### TRECHO SELECIONADO ###

Eu nao me fio nos media....

Mas sim nos modelos...e mesmo assim...tem de ser a nossa capacidade de prever as situaçoes... mas como disse..desta vez dou razao aos media porque foi muito forte la para cima!!!


----------



## Seringador (22 Set 2006 às 15:57)

*Re: Furacão Helene*

Já começou a deslocar-se para NE 
http://weatheroffice.ec.gc.ca/satel...1070_m_..................jpg&nbimages=1&clf=1


----------



## Rog (22 Set 2006 às 17:03)

*Re: Furacão Helene*

As evoluções das previsões segundo vários modelos:





Segundo o NHC:





Dados actuais: 140km/h; desloca-se a 33km/h; 970mb.


----------



## dj_alex (22 Set 2006 às 17:31)

*Re: Furacão Helene*



Rogpacheco disse:


> As evoluções das previsões segundo vários modelos:
> 
> 
> 
> ...



A confirmar a previsão a HELENE é furação ate latitutes bastante elevadas...

PAra tentarem perceber os vários modelos (por exemplo , NHC, GFDL, UKMET, ...etc,) aqui fica o link

http://www.nhc.noaa.gov/modelsummary.shtml


----------



## Rog (22 Set 2006 às 17:50)

*Re: Furacão Helene*



dj_alex disse:


> A confirmar a previsão a HELENE é furação ate latitutes bastante elevadas...

### DADOS FORNECIDOS ###

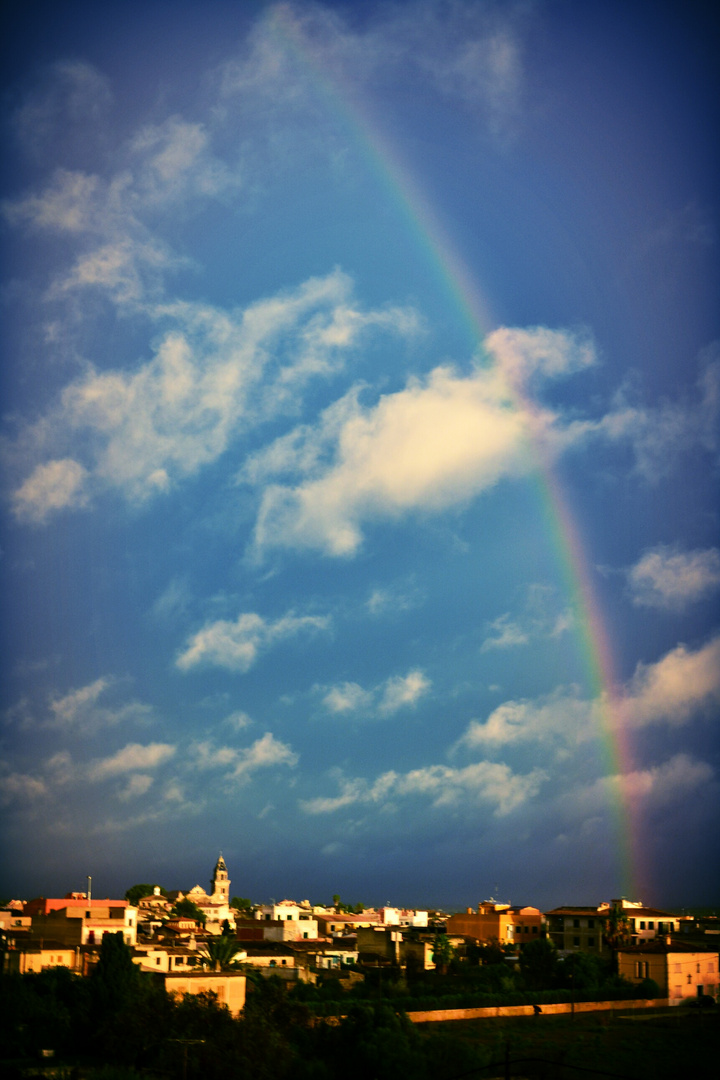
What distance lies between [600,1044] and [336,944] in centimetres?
2814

###

▶ _O QUE FAZER_:
**A)** Altere o trecho sobre o furacão Helene, começando em "Eu nao me fio" e seguindo até "la para cima!!!", substituindo "media" por "jornais".
**B)** Indique se cada afirmação concorda com o trecho sobre o furacão Helene. Responda sim ou não e cite as palavras do trecho que o decidem.
(i) Segundo Seringador, o furacão já começou a deslocar-se para NE.
(ii) Os dados atuais indicam que o furacão se desloca a 50 km/h.
(iii) A mensagem de dj_alex foi publicada às 17:31 de 22 de setembro de 2006.
As linhas apresentadas vêm de uma fonte diferente da do trecho.

▶ _RESPOSTAS_:
**A)**
Eu nao me fio nos jornais....

Mas sim nos modelos...e mesmo assim...tem de ser a nossa capacidade de prever as situaçoes... mas como disse..desta vez dou razao aos jornais porque foi muito forte la para cima!!!

**B)**
(i) Sim: "Já começou a deslocar-se para NE".
(ii) Não: "desloca-se a 33km/h".
(iii) Sim: "dj_alex (22 Set 2006 às 17:31)".